When you reach a picture, pass over it; otherwise repeat the listing word for word.

### Supplied material:
/---
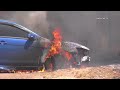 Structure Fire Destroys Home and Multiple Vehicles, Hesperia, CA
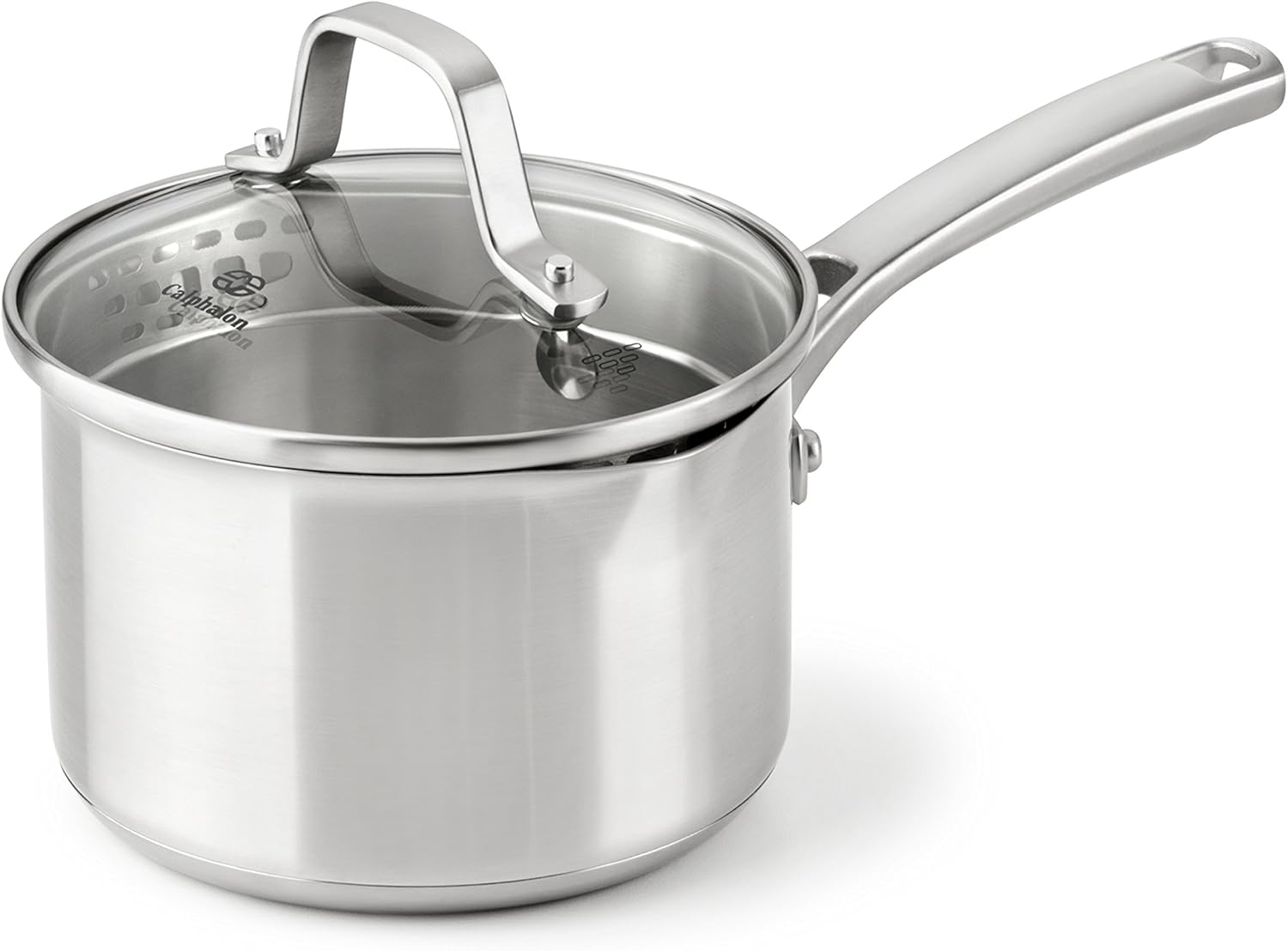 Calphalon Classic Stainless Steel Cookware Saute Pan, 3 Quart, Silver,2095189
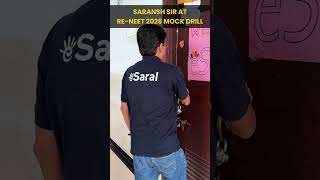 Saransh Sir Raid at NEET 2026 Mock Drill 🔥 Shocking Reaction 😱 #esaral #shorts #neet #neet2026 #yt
\---
### Answer:
 Structure Fire Destroys Home and Multiple Vehicles, Hesperia, CA
 Calphalon Classic Stainless Steel Cookware Saute Pan, 3 Quart, Silver,2095189
 Saransh Sir Raid at NEET 2026 Mock Drill 🔥 Shocking Reaction 😱 #esaral #shorts #neet #neet2026 #yt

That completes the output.